4 thoughts on “The Different Sides of Single and Chaste

  1. Both here have missed the point entirely shall a man leave his mother and father etc…. And I am sure with out a doubt that each has had a choice of men who were not the Prince Charming expectation, and felt, thought and behaved as of I choose this man I have settled for less, funny thing is in the church like one bishops wife put it all the priesthood leaders has one thing in common they married above their head, and before you think I am some loser I am actually a widower and have a keen sense of sieze the day, both missed seising the day with their sexuality, I was also a sex ed teacher, married in the temple and served a mission, and watched good men get over looked because they did not have enough money, the right job etc, they are good looking hell one was even on the cover of GQ, nope not kidding the point is women complain about men wanting too much it goes the other way both of these women whom I am sure are wonderfull had they settled so to speak and worked to have a life with their husbands would be fulfilled sexually and spiritually which they both deserve

    • I don’t think you have to be looking for Prince Charming (or the Princess) for the search to be difficult. I see where you’re going with that, but there’s no way to be able to accurately judge someone (especially someone you don’t know) whether or not they’ve passed up on a prospect. It’s not just about more or less money or good looks, even though it unfortunately is sometimes; but rather it’s about compatibility.
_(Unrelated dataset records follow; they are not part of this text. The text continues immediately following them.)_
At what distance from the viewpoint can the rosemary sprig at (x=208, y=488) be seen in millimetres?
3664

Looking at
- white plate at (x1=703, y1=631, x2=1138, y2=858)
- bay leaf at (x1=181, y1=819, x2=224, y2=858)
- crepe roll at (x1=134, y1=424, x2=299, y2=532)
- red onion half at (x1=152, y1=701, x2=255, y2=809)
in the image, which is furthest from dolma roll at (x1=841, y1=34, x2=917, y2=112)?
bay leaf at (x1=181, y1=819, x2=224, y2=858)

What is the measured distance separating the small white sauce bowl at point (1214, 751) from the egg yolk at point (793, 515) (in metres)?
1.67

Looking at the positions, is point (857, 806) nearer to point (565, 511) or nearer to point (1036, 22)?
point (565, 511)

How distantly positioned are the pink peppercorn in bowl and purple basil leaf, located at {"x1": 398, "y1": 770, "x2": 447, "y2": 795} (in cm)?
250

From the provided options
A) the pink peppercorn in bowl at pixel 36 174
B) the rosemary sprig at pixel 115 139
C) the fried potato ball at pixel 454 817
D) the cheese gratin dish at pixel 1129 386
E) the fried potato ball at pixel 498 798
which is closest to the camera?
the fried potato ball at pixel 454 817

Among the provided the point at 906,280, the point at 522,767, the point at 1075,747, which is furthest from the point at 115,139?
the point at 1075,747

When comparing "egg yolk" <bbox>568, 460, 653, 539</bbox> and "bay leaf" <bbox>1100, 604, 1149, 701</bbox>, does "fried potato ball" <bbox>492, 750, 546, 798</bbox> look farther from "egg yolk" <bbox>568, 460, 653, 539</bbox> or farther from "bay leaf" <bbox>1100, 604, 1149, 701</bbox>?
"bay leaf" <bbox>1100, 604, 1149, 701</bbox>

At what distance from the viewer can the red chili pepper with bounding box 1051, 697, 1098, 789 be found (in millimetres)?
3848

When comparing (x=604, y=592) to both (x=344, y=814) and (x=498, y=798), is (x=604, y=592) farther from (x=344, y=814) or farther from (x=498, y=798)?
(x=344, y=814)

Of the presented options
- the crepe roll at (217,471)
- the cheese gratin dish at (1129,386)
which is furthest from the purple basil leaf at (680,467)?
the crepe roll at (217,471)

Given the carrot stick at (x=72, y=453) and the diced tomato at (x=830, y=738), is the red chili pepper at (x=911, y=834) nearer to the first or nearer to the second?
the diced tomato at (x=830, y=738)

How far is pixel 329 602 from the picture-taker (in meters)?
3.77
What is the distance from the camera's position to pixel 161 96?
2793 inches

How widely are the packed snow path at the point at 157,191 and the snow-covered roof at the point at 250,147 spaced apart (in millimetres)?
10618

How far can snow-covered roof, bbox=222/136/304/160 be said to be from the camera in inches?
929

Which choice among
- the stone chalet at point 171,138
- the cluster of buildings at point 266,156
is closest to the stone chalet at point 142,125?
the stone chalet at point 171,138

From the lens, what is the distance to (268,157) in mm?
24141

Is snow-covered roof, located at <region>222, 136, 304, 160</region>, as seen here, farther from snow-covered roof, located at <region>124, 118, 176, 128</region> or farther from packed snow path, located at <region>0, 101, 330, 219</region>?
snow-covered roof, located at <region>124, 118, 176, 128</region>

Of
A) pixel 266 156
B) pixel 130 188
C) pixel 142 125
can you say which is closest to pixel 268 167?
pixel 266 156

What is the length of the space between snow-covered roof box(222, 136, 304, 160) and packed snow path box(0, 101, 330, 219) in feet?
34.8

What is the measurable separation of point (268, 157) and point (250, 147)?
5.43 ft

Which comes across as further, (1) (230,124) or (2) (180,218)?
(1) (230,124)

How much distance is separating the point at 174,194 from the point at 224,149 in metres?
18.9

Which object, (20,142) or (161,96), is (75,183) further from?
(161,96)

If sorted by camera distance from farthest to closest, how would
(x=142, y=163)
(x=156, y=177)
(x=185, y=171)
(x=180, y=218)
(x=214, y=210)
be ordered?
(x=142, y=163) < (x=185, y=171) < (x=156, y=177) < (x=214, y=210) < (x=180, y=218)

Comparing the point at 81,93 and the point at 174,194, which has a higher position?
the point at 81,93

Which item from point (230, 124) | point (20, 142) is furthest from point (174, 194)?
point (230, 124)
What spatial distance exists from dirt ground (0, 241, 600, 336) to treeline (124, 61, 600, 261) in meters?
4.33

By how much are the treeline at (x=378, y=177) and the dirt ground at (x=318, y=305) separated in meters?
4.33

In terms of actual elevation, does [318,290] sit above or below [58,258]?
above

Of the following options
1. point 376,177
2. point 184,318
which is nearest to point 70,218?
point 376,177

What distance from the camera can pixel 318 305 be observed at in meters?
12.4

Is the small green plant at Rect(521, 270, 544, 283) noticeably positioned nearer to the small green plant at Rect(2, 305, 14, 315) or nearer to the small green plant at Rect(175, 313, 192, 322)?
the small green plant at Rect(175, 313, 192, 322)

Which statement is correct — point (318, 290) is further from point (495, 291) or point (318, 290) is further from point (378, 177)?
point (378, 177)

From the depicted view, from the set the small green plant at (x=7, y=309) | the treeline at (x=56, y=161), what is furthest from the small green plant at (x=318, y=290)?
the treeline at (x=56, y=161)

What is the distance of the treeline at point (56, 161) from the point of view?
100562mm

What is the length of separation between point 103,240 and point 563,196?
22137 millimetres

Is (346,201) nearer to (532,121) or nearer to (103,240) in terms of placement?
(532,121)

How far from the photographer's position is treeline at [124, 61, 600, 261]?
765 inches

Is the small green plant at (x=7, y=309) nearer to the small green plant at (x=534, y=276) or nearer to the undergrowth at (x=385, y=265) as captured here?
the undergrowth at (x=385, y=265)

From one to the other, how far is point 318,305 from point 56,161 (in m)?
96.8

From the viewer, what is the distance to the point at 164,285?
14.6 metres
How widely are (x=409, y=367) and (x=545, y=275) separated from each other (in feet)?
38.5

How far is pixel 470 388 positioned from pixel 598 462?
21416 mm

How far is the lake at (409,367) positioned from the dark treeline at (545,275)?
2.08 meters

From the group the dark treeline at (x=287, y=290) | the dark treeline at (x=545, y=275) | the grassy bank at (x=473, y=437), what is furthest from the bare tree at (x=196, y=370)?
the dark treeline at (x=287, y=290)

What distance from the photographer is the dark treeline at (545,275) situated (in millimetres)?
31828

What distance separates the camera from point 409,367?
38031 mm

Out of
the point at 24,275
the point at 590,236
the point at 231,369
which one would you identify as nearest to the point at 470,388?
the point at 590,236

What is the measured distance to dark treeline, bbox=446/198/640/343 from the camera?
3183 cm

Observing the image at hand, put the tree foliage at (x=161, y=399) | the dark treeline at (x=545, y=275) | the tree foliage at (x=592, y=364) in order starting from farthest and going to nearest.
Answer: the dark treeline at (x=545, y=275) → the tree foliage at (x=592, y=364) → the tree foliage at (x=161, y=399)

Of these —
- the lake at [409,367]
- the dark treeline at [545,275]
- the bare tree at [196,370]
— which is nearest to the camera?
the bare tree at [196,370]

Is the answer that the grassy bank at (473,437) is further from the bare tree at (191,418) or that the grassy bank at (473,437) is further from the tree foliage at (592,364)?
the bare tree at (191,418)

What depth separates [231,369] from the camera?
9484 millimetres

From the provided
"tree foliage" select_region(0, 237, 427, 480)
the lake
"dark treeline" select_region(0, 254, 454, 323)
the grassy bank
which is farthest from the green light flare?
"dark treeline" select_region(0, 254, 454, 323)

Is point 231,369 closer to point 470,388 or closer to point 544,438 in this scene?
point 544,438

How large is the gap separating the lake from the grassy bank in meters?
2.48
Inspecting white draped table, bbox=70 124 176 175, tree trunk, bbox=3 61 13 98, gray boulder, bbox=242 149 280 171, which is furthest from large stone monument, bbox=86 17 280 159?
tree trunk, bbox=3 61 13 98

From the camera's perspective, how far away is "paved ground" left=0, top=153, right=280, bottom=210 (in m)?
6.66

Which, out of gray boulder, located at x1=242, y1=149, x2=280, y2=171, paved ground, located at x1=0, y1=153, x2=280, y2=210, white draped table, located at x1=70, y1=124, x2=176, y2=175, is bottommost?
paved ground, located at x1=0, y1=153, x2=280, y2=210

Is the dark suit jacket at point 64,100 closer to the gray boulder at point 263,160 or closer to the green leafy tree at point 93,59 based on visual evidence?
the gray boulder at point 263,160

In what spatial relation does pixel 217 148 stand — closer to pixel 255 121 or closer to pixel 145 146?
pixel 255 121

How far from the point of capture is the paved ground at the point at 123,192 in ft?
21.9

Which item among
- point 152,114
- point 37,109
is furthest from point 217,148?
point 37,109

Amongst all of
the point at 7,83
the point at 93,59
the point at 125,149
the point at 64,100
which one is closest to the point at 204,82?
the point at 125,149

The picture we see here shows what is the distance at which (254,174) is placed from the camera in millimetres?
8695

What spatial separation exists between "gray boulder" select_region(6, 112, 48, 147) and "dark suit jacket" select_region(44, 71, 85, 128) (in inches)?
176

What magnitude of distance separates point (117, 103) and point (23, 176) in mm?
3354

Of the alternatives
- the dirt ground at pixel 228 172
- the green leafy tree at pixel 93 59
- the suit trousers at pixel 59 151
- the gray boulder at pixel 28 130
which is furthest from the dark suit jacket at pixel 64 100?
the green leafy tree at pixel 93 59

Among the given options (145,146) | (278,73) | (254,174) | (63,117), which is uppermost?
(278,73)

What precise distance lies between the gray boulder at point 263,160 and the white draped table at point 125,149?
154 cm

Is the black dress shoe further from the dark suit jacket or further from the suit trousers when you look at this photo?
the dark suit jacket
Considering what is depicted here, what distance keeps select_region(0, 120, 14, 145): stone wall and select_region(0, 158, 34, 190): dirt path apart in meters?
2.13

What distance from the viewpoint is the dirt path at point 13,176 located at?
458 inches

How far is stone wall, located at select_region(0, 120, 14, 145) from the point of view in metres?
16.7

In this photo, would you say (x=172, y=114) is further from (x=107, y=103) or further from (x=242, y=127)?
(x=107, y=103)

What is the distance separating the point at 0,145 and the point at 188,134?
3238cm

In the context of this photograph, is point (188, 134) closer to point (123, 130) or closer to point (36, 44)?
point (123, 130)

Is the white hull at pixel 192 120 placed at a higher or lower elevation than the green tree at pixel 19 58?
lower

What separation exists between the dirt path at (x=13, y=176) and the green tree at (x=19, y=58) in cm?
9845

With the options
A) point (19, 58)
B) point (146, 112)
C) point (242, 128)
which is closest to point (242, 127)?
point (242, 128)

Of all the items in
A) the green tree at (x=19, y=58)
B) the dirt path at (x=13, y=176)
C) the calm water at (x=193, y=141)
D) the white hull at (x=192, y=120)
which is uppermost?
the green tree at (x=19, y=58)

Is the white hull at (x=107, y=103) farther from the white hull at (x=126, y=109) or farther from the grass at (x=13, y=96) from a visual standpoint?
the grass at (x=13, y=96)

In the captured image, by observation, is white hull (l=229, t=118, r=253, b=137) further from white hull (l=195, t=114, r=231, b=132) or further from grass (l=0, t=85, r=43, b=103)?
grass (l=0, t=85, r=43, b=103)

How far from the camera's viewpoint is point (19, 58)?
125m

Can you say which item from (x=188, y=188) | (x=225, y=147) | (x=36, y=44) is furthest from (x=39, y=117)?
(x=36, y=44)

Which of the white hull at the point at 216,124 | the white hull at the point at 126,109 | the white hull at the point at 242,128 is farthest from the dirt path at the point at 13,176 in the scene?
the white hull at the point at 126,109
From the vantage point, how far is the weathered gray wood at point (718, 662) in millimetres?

    • Talk about going off on a tangent. I don’t think this article was about not being able to find prince charming.

    • You know what the successful relationships I know have in common? They BOTH feel like they married up, not just the husband (or the wife), and they feel that way because they have complementary ways that they left each other up. Just by demographics, it’s ridiculous to suggest that all single women are single because they passed up good opportunities. For every good man getting “overlooked” there are at least two equally good women getting overlooked–particularly in the 30+ crowd where the ratio is closer to three-to-one. Every LDS single guy I’ve known that complained about women being too picky either had issues quite a bit deeper than looks or money or actually meant that the specific one or two women that he deemed to be good enough for him did not reciprocate. You wanna know what my super high standards are? A guy who is sufficiently self-motivated to 1) keep a current temple recommend, 2) do what it takes to get the bills paid (i.e., you don’t have to be wealthy, just not racking up credit card debt), and 3) actually ask me out. After that it comes down to compatibility, and I firmly believe that’s something you can’t know until you actually spend time together. That’s why I’ve never turned down a first date and rarely turn down a second. And yet, here I am, 35, never married, and never even been in a relationship that lasted long enough to “officially” be called a “relationship”. I once had a guy ask me what it felt like to be smarter than every guy in the singles ward. I don’t remember what I said, but I know what I thought: “lonely”. So, tell your single guy friends go ahead and overlook the smart women and the women who aren’t damsels in distress, but don’t complain when they get overlooked by the two women out of 100 that they deem sufficiently above them to be worth their notice.